Required action. Retype the records below exactly as given, but only from the first line through the line with "Barcos apartamento Nautica Ereso NC_9", and without the pictures.

START Data listing

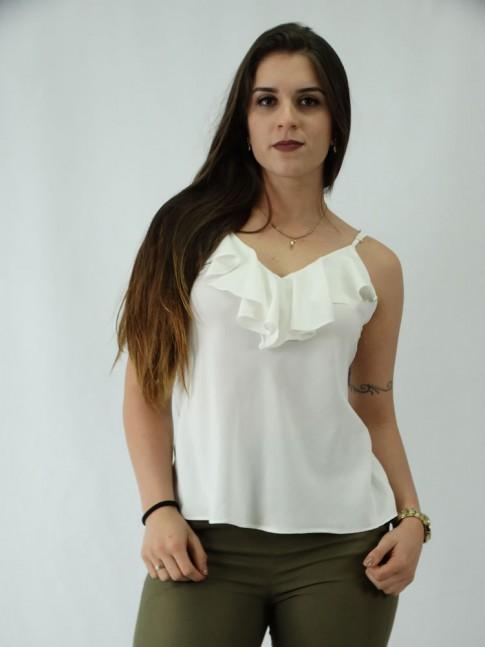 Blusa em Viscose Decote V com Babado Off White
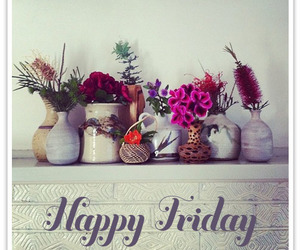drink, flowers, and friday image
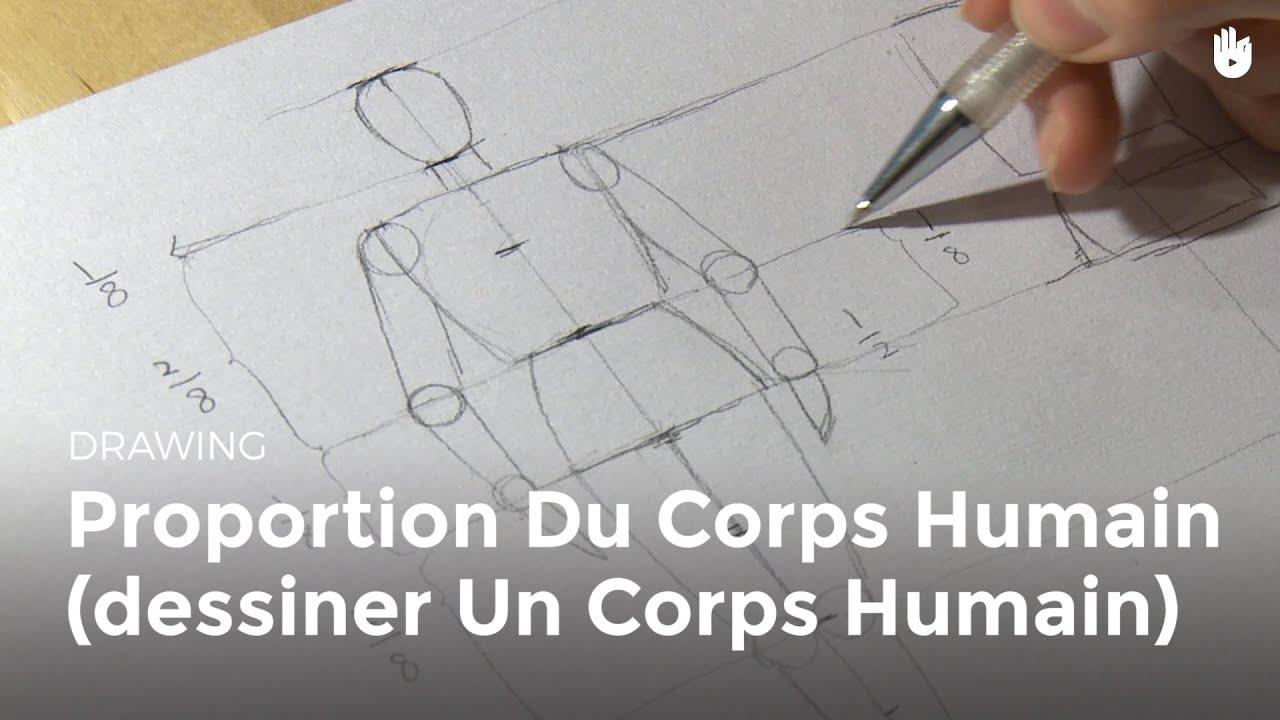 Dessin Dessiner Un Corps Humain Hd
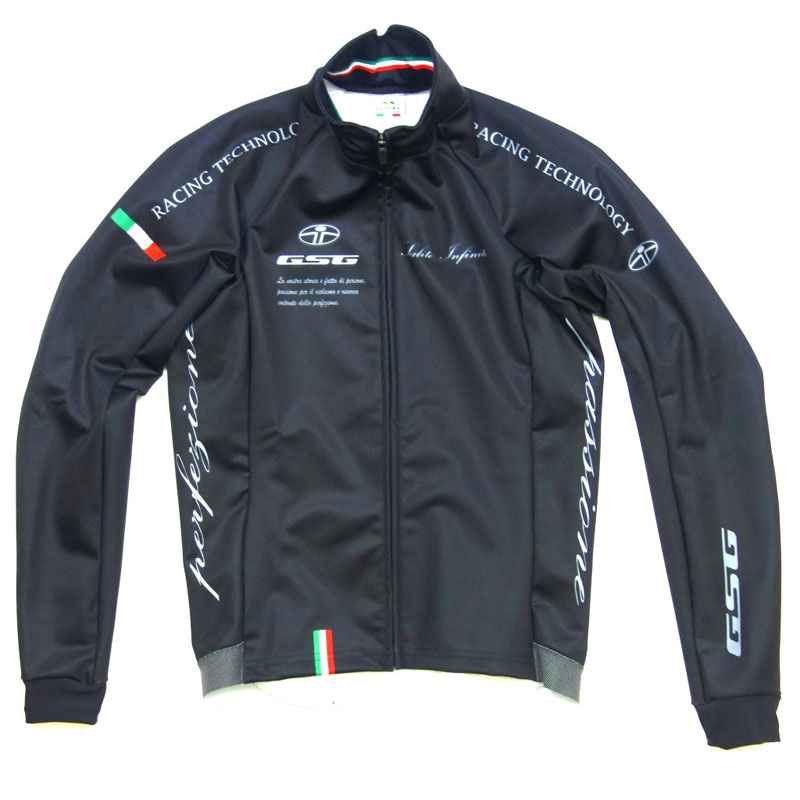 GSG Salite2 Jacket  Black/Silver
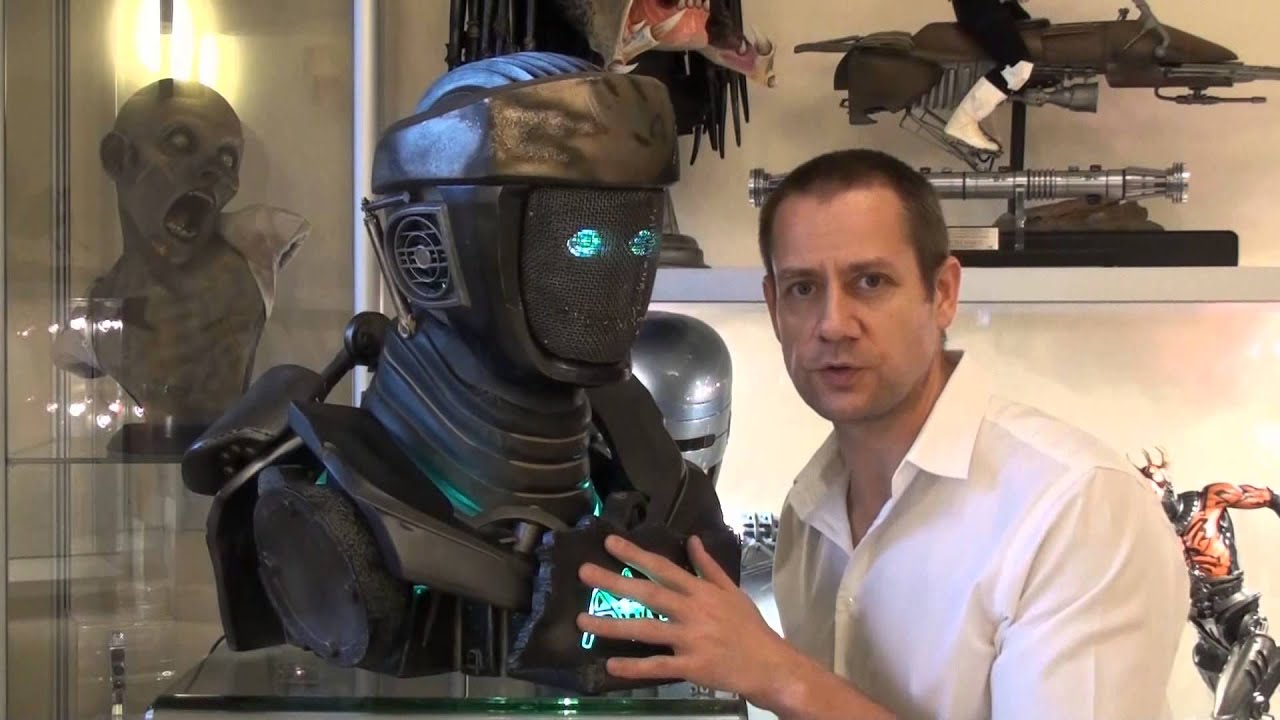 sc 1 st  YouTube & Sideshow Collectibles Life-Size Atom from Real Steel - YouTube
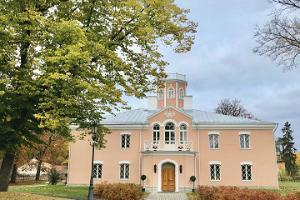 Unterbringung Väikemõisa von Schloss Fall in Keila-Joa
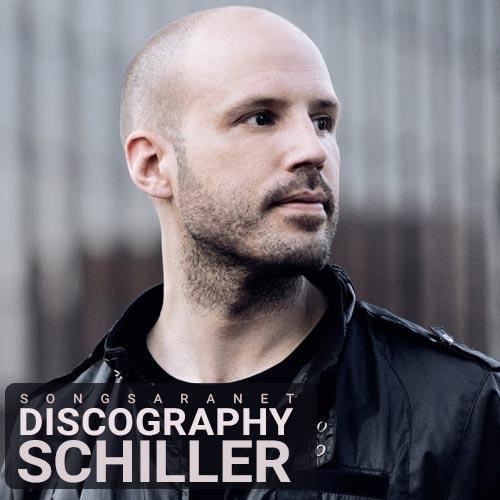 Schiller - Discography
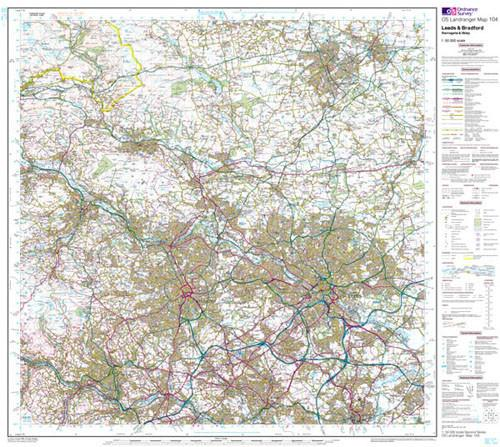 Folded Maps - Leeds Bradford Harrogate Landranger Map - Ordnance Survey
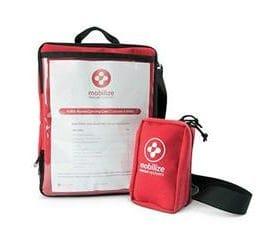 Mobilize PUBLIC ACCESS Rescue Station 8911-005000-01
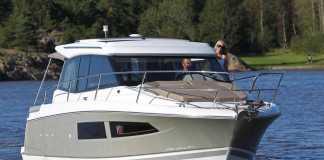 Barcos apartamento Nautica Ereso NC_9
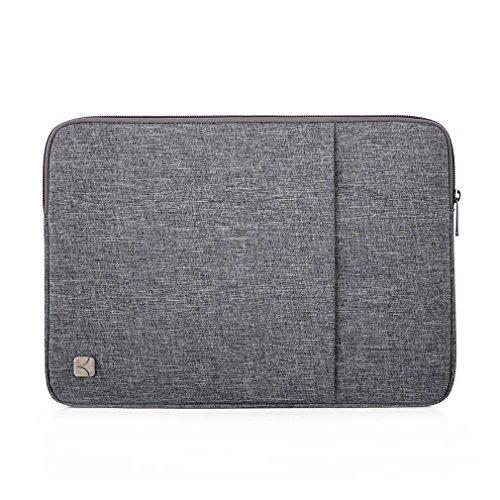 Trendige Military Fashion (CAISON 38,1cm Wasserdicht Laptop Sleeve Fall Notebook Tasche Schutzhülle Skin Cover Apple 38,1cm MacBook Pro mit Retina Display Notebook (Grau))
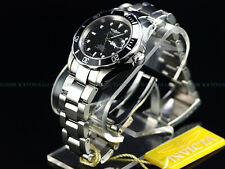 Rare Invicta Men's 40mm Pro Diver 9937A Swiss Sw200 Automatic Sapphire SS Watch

END Data listing

Answer area.
 Blusa em Viscose Decote V com Babado Off White
drink, flowers, and friday image
 Dessin Dessiner Un Corps Humain Hd
 GSG Salite2 Jacket  Black/Silver
 sc 1 st  YouTube & Sideshow Collectibles Life-Size Atom from Real Steel - YouTube
 Unterbringung Väikemõisa von Schloss Fall in Keila-Joa
 Schiller - Discography
 Folded Maps - Leeds Bradford Harrogate Landranger Map - Ordnance Survey
 Mobilize PUBLIC ACCESS Rescue Station 8911-005000-01
 Barcos apartamento Nautica Ereso NC_9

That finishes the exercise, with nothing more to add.